Where the gap opens¶
Reproducibility for data and ML work depends on more than source text:
- the exact data identity
- the relationship between stages
- the parameters that shaped a run
- the environment and execution context
- the resulting artifacts someone later wants to recover
Git can record some of that indirectly, but it does not model the full problem by itself.
A practical contrast¶
| Workflow question | Git answers well | Git alone struggles with |
|---|---|---|
| who changed the code | yes | not the main issue |
| which data bytes produced this result | not directly | this is a core gap |
| how outputs depend on inputs and stages | only by convention | weak without extra structure |
| how to recover large or derived artifacts cleanly | not Git's core job | teams improvise here |
| how to compare experimental runs beyond source diff | partly | often incomplete |
This is why "we put it in Git" is not the same claim as "we can defend the result."
Scripts are useful, but they often hide structure¶
Ad hoc scripts can absolutely be part of a good workflow.
The problem appears when the scripts become the only place where important structure lives:
- which files are inputs
- which outputs are derived
- which parameters were chosen
- which order the steps are meant to run in
At that point, a teammate can read the code and still not recover the whole operational story without asking the author.
A small example¶
Imagine a repo with:
train.pyevaluate.pyrun_all.shREADME.md
That may be enough to get work done.
But now ask stronger questions:
- which exact dataset version was used
- which artifacts are intermediate versus trusted outputs
- whether the shell script assumes files already exist
- whether metrics from last month can be recovered exactly
Git history plus shell commands can help, but they do not answer all of those on their own.

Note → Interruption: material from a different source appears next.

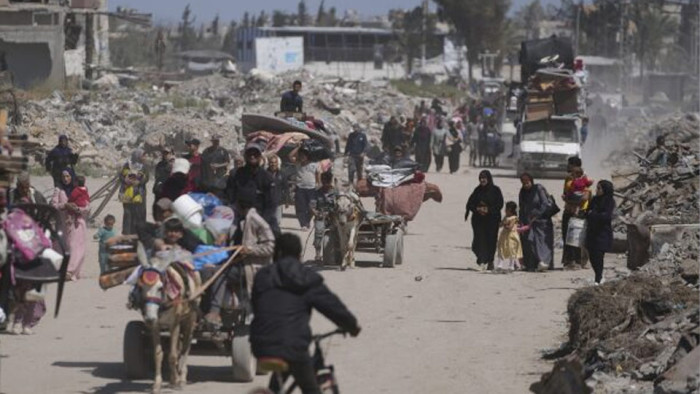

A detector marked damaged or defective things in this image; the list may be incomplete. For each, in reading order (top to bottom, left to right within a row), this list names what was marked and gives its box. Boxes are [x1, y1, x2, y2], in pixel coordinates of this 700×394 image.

Why teams reach for memory instead of structure¶
Git-plus-script workflows often survive for longer than they should because the team has informal compensations:
- one person remembers the right command
- one folder name is treated as if it were an identity
- one server still has the "real" copy
- one notebook output is accepted as evidence
That is not reproducibility. It is social caching.
What this means for DVC¶
DVC is not here to replace Git.
It is here to complement Git by making parts of the workflow story more explicit:
- data and artifact identity
- stage relationships
- experiment and metric context
- recovery paths for non-source artifacts
That only makes sense once the Git boundary is understood honestly.
The wrong conclusion to avoid¶
Do not leave this page thinking:
Git failed us, so we need a different tool for everything.
The better conclusion is:
Git is solving source history well, but source history is only part of the reproducibility problem.
That is a much more stable foundation for the rest of the course.
Keep this standard¶
When evaluating a fragile workflow, ask two separate questions:
- what is Git already preserving well
- what important parts of the result story still have no clear owner
That second question is where DVC enters.